Pam Vail makes me cry. True to form, she didn’t have any trouble eliciting emotion during a performance with her improvisational dance company, The Architects, on June 22, a Friday.
To be fair, I can’t say that it was all Pam’s doing as the company also includes Katherine Ferrier, Lisa Gonzales, and Jennifer Kayle. Musician Vicki Brown and lighting designer Kathy Couch were also on the scene and had their own parts to play in what was a profound and touching display of dance, universal in theme.
They searched, they laughed, they fell down (“This is what I do best right now.”), they comforted each other, they abused each other, they were annoyed, they expressed alienation, they reconciled, they were silly. They were more. The performance was no less than a 40-minute window into the human experience.

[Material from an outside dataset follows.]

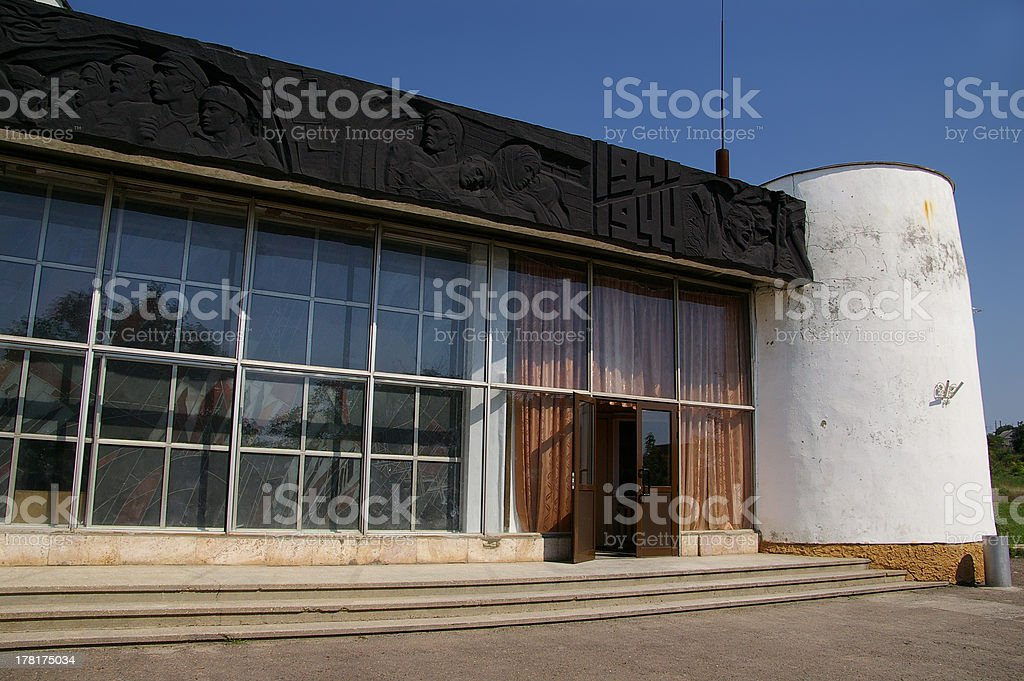 Odessa: entrance of catacombs royalty-free stock photo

And sometimes the view hurt.
How did they do it? What made this performance so special?
They did it by starting over. When the house lights came up, everything started right then and kept starting right then. Indeed, with no real plan, how could it not?
They did it by being there. There was a sincere sense that the four company members (and the musician and lighting designer) were breathing the same air I was. We were all there together.
They did it by being awesome – awesome at moving their bodies. The beauty, grace and absolute coolness with which some people can move (alone or with others) is one of the best things ever.
They did it by taking off masks. There was full-on emotion being expressed during the performance and that only happens if the artist can melt the mask, be vulnerable and let it out.
They did it by finding flow. Like all humans, there were times when they were searching, but they found it. They felt the room and the Hymn (or whatever) and they moved with it. They disappeared and something else took the space.
The Architects found the place where magic happens. Outside of this place, all you have are fancy turns and movements I can’t do. All you have is a guy on stage with a guitar. All you have is paint on canvas. They transcended all of that one night in June and spend most of their time in the place of art, in the place that all creatives aspire to be, in the place that draws down the tears.